--- Trecho para leitura ---

O Poder Judiciário de Rondônia extinguiu, sem resolução de mérito, o Mandado de Segurança impetrado pelo deputado estadual Delegado Camargo (Republicanos) contra a Presidência da Assembleia Legislativa (ALE-RO). O parlamentar questionava a realização de sessões extraordinárias sucessivas, classificadas por ele como "sessões relâmpago", que culminaram na aprovação da Lei nº 6.327/2026.
O Caso: "Intervalo de Segundos"
Camargo alegou que, no dia 26 de janeiro, a presidência da Casa convocou a 2ª e a 3ª sessões extraordinárias com intervalos de meros segundos após o encerramento da primeira. Segundo o parlamentar, a manobra impediu o debate de matérias complexas, como o projeto de Transação Tributária, e o acesso a dados técnicos de mais de 80 páginas entregues poucos minutos antes da votação.
"O expediente compromete o núcleo de racionalidade do processo legislativo, convertendo o procedimento em ato surpresa", afirmou a defesa do deputado no processo.
A Decisão Judicial
O relator do caso, Desembargador Adolfo Theodoro Naujorks Neto, reconheceu em sua análise preliminar que o processo legislativo foi "açodado" e que houve votação de assuntos diversos dos previstos na convocação original.
Contudo, o magistrado entendeu que, como o projeto já foi aprovado, sancionado pelo Governador Marcos Rocha e publicado como lei, o Mandado de Segurança perdeu seu objeto. Segundo o desembargador, o Judiciário não pode usar esse tipo de ação para anular leis já vigentes, o que exigiria uma Ação Direta de Inconstitucionalidade (ADI). Com isso, o processo foi arquivado.

--- Extrato de dados ---

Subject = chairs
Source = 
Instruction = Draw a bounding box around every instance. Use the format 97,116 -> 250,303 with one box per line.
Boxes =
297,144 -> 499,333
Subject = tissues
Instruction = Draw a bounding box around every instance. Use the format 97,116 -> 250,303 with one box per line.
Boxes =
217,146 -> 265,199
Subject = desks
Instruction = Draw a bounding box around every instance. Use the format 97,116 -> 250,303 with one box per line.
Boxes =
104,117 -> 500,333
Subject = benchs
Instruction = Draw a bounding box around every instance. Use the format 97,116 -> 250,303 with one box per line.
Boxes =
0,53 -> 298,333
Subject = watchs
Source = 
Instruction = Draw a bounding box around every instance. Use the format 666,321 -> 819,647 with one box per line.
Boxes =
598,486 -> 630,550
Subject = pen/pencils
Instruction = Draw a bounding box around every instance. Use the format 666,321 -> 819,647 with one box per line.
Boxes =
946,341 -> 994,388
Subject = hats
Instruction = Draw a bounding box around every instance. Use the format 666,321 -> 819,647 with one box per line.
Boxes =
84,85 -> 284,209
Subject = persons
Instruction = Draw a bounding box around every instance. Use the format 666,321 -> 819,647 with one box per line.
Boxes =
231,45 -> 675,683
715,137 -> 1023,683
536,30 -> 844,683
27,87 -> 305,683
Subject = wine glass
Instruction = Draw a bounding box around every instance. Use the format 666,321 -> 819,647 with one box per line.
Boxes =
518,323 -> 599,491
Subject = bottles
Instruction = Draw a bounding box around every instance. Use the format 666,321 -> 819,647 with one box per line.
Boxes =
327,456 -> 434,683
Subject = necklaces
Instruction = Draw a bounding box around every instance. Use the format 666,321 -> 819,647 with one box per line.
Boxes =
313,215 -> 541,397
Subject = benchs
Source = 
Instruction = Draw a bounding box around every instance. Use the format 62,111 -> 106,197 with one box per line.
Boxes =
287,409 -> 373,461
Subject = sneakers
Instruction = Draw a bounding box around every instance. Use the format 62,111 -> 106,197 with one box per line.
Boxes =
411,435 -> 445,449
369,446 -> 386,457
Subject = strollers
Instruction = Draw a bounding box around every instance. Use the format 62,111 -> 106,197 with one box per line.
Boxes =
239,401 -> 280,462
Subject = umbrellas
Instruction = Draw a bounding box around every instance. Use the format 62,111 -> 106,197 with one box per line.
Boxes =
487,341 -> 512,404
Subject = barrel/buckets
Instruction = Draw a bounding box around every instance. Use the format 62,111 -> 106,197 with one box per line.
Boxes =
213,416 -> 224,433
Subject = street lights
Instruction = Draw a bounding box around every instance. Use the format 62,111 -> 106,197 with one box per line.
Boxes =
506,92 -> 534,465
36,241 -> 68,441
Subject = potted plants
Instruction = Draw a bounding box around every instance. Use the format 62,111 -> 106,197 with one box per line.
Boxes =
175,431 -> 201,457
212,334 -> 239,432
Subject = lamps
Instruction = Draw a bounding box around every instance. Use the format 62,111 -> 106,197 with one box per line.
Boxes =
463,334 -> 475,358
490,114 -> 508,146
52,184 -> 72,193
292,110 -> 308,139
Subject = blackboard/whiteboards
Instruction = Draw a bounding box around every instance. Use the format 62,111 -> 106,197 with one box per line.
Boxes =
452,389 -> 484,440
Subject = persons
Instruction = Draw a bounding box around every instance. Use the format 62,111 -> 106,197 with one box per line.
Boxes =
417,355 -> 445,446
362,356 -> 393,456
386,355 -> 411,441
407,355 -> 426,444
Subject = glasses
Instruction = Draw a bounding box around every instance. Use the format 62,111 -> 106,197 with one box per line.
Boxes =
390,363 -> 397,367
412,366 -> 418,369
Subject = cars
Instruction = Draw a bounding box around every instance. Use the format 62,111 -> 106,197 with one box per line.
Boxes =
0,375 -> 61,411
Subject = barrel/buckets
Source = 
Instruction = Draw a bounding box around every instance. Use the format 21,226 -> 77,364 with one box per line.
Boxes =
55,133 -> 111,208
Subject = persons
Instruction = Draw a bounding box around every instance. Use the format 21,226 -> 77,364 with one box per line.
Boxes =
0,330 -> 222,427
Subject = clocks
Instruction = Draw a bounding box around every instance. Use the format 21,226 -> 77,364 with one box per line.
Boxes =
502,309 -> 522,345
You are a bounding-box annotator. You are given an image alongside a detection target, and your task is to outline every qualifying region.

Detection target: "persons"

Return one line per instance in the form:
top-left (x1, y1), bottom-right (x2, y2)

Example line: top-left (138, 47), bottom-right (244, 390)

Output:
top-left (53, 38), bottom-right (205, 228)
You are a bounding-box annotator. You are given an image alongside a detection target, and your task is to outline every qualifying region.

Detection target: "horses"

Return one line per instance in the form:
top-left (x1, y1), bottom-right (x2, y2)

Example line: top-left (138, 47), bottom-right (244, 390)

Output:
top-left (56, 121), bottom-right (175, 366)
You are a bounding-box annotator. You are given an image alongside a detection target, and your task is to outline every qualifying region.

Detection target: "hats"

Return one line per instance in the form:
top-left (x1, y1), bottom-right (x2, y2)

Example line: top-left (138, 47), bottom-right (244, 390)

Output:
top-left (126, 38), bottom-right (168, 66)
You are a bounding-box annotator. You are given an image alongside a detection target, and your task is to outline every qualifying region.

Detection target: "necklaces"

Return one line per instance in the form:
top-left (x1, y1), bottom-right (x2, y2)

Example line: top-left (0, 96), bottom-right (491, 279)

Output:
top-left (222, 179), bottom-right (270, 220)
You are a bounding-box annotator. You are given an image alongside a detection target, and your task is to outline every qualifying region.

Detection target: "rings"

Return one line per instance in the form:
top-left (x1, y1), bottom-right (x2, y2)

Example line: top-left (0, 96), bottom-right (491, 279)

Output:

---

- **O que se pede**: Reescreva de forma mais concisa o parágrafo do trecho sobre o mandado de segurança iniciado por "Contudo, o magistrado entendeu", preservando seus fatos principais.

- **Resposta ao exercício**: O magistrado concluiu que o Mandado de Segurança perdeu seu objeto, pois o projeto já fora aprovado, sancionado pelo Governador Marcos Rocha e publicado como lei. Para ele, tal ação não serve para anular leis vigentes, o que exigiria uma ADI. Assim, o processo foi arquivado.